Potter shook his head. He’d seen the race to the uranium bomb as just that: a race. If the United States started out ahead and ran faster anyhow, what would happen? They’d get to the finish line first. And when they did, Richmond would go up in heat like the center of the sun, and that would be the end of that.

But it wasn’t just a race. It was a war. In a race, you’d get disqualified if you tripped the other guy and threw sand in his eyes. In a war, you might buy yourself the time you needed to catch up and go ahead.

This time, Clarence Potter grabbed FitzBelmont’s hand and pumped it up and down. “Professor, I’m damn glad I called you into Richmond,” he said. “
Damn
glad!”

“Good,” the physicist said. “As for me, I look forward to returning to my work. As long as I’m here, can I ask you send me, oh, five skilled workers? We’re desperately short of them, and it seems next to impossible to pry the kind of people we need out of war plants.”

“You’ll have ’em, by God,” Potter promised. “Can you tell me who told you no? Whoever it is, he’ll be sorry he was ever born.” Grim anticipation filled his voice.

FitzBelmont reached into the inside pocket of his herringbone jacket. “I have a list right here…. No, this is a list of some of the things my wife wants me to shop for while I’m in Richmond.” He frowned, then reached into the other inside pocket. “Ah, here we are.” He handed Potter the list he needed.

“I’ll take care of these folks, Professor. They’ll find out what
priority
means. You can count on that.” Potter carefully put the list in his wallet. He even more carefully refrained from mentioning, or so much as thinking about, how well FitzBelmont played the role of an absentminded professor.
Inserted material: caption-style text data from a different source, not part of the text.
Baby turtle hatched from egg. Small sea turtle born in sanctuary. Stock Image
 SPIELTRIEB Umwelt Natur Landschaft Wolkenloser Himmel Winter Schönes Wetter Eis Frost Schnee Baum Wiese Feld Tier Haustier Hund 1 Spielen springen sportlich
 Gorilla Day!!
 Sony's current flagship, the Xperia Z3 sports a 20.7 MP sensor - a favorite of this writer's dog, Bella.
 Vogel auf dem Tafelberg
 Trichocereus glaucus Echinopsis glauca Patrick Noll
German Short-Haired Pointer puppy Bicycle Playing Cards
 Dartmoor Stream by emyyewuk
“Thank you, General. Are we finished?” FitzBelmont asked. When Potter nodded, the physicist got to his feet. He looked around at Capitol Square, sighed, and shook his head. He started off, then stopped and looked back. “Uh, freedom!”

“Freedom!” Potter hated the slogan, but that didn’t matter. In Jake Featherston’s CSA, not responding was inconceivable.

Henderson V. FitzBelmont walked north, toward Ford’s Hotel. Under one name or another, the hotel had stood across the street from Capitol Square since before the War of Secession. Watching the physicist go, Clarence Potter sighed. Anne Colleton always stayed at Ford’s when she came up to Richmond. Potter had stayed there himself, too, but his thoughts were on the South Carolina woman he’d…loved?

He nodded. No other word for it, even if it was a cross-grained, jagged kind of love, and one much marred by politics. She’d backed Jake Featherston when the Freedom Party was only a little cloud on the horizon. Potter laughed. He’d never leaned that way himself. He still didn’t, come to that.